What’s the best thing about your job?
The varied nature of it – ranging from securing export routes for producers, to strategic consultancy for start-ups, to marketing consultancy for estates in emerging regions, to scouting and on-territory relationship support for top importers, to acquisition consultancy for foreign investors. My work takes me from Italy’s far north to its deep south, and I feel as if I’m on a constant journey of discovery.
And the worst?
The bureaucracy. Anyone who has spent any real time in Italy knows what I mean.
What’s the most common misconception about your job?
That I work a standard day.
What’s your greatest work moment?
Becoming the first ever female board member of Mentzendorff at the age of 29 wasn’t bad. But actually I take more pleasure from smaller moments – discovering a wine and unlocking its route to export is deeply satisfying.
And your greatest mistake?
My only real regrets are when I don’t make a journey – there is no replacement for a face-to-face meeting.
How do you know a producer and import agency will fit well?
I begin with the certainties, the analytical part: assessing the market, the gaps, the potential and needs of a given importer. These are tangibles and help to focus the selection. What makes a perfect fit, though, is when you know the producer and importer will like one another personally. You can tell immediately, and it gives the relationship the best chance of success.

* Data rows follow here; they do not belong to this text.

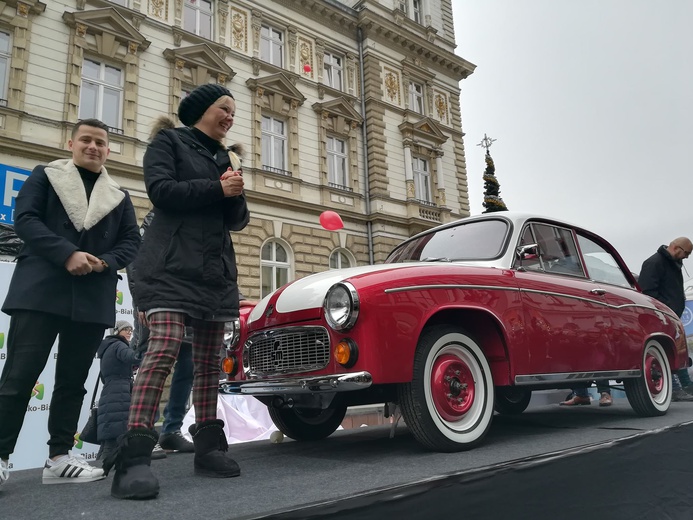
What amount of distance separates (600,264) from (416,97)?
57.3 ft

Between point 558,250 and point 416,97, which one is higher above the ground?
point 416,97

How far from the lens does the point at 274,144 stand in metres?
15.7

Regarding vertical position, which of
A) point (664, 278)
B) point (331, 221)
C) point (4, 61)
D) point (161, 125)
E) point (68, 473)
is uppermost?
point (4, 61)

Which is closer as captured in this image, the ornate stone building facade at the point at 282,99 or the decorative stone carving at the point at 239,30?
the ornate stone building facade at the point at 282,99

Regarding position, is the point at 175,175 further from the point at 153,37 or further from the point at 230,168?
the point at 153,37

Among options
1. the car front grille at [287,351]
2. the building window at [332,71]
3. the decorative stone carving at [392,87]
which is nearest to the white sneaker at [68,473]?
the car front grille at [287,351]

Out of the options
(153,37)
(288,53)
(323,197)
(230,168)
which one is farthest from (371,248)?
(230,168)

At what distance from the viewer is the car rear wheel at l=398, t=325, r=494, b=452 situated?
2285 millimetres

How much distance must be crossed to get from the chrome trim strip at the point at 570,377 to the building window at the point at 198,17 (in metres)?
14.6

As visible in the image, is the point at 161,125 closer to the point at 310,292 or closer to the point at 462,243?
the point at 310,292

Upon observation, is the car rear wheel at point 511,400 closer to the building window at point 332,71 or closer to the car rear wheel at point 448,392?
the car rear wheel at point 448,392

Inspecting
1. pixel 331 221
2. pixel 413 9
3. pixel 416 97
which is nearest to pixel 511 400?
pixel 331 221

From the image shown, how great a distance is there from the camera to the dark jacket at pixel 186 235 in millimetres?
2027

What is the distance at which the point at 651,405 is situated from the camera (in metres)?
3.68
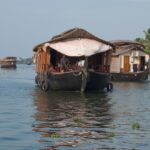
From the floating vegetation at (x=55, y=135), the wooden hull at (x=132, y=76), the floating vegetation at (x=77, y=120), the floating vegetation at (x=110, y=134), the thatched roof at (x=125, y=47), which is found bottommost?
the floating vegetation at (x=110, y=134)

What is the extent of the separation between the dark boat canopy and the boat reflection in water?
10.9 ft

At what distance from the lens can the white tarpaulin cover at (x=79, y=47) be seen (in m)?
28.3

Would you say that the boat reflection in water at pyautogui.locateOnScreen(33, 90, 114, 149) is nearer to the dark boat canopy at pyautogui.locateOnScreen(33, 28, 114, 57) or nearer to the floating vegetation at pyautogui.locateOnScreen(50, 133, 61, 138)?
the floating vegetation at pyautogui.locateOnScreen(50, 133, 61, 138)

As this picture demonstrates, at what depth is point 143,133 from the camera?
13828mm

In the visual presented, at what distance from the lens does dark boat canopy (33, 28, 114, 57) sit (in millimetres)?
28484

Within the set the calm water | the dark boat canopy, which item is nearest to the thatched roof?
the dark boat canopy

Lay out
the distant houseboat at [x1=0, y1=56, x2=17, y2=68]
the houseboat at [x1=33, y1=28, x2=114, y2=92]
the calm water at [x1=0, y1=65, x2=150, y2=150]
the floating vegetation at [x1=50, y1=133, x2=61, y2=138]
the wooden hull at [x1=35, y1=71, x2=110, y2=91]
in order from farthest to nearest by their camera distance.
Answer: the distant houseboat at [x1=0, y1=56, x2=17, y2=68]
the houseboat at [x1=33, y1=28, x2=114, y2=92]
the wooden hull at [x1=35, y1=71, x2=110, y2=91]
the floating vegetation at [x1=50, y1=133, x2=61, y2=138]
the calm water at [x1=0, y1=65, x2=150, y2=150]

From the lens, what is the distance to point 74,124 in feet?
50.9

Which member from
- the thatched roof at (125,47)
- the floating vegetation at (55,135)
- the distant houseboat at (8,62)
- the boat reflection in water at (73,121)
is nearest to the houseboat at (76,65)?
the boat reflection in water at (73,121)

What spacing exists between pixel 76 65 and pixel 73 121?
43.6ft

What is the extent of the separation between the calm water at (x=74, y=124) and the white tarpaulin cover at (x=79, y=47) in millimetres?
4477

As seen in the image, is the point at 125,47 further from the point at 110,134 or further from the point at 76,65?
the point at 110,134

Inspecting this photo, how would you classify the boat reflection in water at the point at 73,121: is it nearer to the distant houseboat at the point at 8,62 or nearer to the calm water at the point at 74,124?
the calm water at the point at 74,124

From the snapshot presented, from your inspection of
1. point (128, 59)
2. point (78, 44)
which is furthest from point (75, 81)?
point (128, 59)
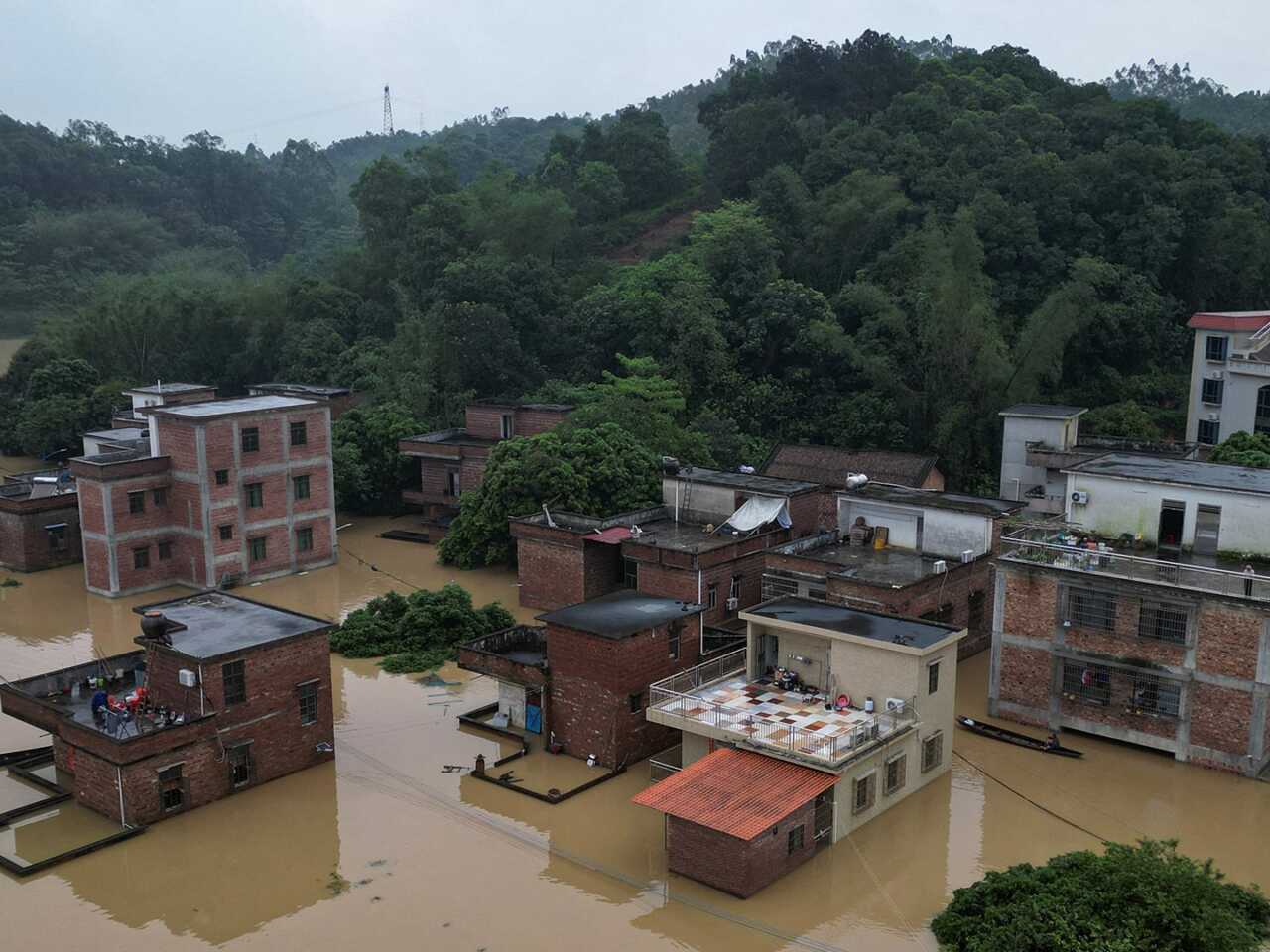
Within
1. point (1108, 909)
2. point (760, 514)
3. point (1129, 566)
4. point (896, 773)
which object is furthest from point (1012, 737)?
point (760, 514)

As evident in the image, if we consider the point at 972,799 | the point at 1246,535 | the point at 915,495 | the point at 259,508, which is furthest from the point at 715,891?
the point at 259,508

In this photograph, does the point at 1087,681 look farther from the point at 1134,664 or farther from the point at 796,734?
the point at 796,734

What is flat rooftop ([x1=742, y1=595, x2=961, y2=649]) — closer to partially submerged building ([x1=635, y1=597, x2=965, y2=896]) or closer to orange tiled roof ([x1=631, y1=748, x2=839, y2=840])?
partially submerged building ([x1=635, y1=597, x2=965, y2=896])

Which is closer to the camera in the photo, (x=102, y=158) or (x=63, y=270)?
(x=63, y=270)

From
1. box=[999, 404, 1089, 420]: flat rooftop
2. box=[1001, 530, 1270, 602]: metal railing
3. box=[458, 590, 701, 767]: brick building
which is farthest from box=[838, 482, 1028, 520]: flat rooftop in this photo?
box=[458, 590, 701, 767]: brick building

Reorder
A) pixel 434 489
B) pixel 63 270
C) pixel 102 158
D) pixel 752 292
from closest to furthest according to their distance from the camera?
1. pixel 434 489
2. pixel 752 292
3. pixel 63 270
4. pixel 102 158

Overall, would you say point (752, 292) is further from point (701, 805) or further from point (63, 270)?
point (63, 270)
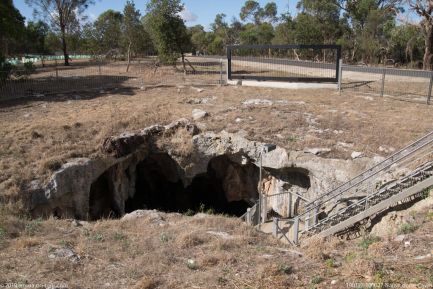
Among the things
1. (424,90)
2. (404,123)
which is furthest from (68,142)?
(424,90)

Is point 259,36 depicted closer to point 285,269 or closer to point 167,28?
point 167,28

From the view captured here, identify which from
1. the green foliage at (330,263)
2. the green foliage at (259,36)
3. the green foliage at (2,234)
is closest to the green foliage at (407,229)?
the green foliage at (330,263)

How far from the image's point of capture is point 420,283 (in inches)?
268

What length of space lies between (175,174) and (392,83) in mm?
16601

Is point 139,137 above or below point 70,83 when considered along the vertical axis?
below

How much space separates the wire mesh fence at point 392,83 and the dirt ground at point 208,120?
4.51 feet

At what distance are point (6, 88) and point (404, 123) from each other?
23.7 meters

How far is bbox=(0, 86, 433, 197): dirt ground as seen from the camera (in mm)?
15141

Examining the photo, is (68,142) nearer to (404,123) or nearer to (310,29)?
(404,123)

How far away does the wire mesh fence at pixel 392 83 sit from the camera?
2333cm

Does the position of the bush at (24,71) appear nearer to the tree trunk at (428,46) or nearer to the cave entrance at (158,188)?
the cave entrance at (158,188)

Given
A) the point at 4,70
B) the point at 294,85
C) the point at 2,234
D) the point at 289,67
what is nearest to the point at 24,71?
the point at 4,70

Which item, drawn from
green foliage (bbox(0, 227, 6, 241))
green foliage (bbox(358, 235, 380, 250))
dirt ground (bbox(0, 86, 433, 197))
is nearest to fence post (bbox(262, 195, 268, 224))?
dirt ground (bbox(0, 86, 433, 197))

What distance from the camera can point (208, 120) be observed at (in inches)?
757
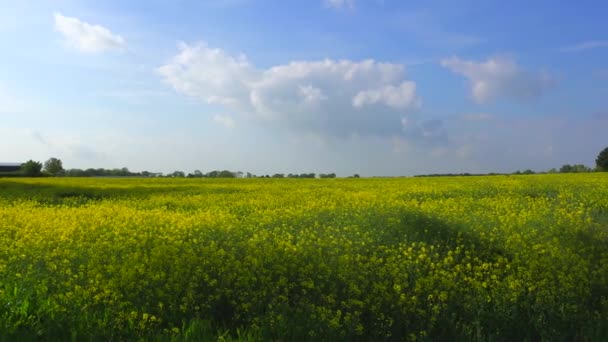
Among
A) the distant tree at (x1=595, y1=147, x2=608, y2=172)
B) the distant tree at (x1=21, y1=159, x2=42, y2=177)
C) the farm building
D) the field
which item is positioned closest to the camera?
the field

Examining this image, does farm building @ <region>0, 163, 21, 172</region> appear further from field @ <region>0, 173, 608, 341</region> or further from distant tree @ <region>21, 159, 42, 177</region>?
field @ <region>0, 173, 608, 341</region>

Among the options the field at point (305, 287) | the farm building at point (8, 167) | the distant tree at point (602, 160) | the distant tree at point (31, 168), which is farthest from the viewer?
the farm building at point (8, 167)

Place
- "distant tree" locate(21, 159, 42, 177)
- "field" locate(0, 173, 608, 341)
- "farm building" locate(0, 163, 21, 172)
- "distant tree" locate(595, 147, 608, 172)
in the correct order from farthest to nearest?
1. "farm building" locate(0, 163, 21, 172)
2. "distant tree" locate(595, 147, 608, 172)
3. "distant tree" locate(21, 159, 42, 177)
4. "field" locate(0, 173, 608, 341)

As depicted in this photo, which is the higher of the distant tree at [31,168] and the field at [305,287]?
the distant tree at [31,168]

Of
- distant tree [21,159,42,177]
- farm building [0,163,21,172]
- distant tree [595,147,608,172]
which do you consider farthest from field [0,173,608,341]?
farm building [0,163,21,172]

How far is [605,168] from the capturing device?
2608 inches

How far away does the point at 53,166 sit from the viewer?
2990 inches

What wine styles are most in demand?
Market uncertainties tend to drive importers to better-known regions and away from anything that might be deemed risky. I’m also seeing growing interest in whites and lighter-style reds.
What excites you right now in Italy?
When Trebbiano Toscano is made thoughtfully, it stops you in your tracks. Grillo is also exciting right now, and Cabernet Franc on the Tuscan coast impresses me more and more.
How can visitors to Tuscany discover exciting small wineries?
It’s easy to think if you are visiting Tuscany for a few days you can cover off Chianti, Montalcino, Montepulciano and Bolgheri – it’s too ambitious! You’ll enjoy your visit far more if you focus. If you’ve no idea where to begin, it’s worth taking a guide for a day. Also, visit a local wine shop for recommendations.
You’re also selling olive oil en primeur – how does that work?
We set up Frantoi.org in 2016 having identified a handful of exceptional growers/millers across Italy. Each of them owns their groves and mill, and during the harvest each year we offer a selection of their oils for a limited period when the oils are at their freshest. It’s en primeur extra virgin olive oil and it’s hugely interesting.